§ Description of the task
Could you transcribe all the entries exactly, omitting the pictures?

§ Records to use
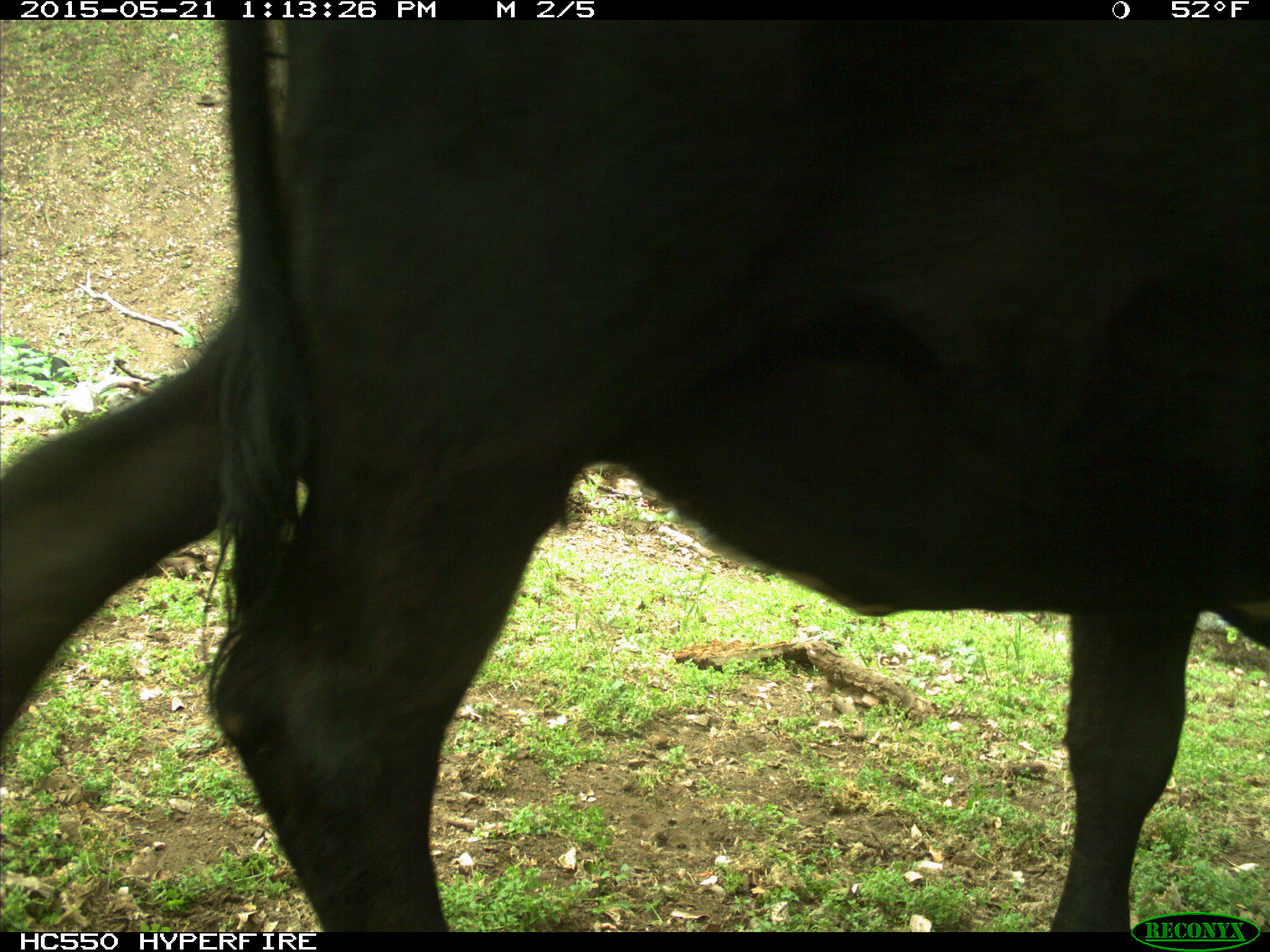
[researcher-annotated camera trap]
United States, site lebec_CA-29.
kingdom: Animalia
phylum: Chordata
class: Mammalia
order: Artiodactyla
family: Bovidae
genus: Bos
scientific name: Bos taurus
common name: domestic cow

§ Solution for this task
[researcher-annotated camera trap]
United States, site lebec_CA-29.
kingdom: Animalia
phylum: Chordata
class: Mammalia
order: Artiodactyla
family: Bovidae
genus: Bos
scientific name: Bos taurus
common name: domestic cow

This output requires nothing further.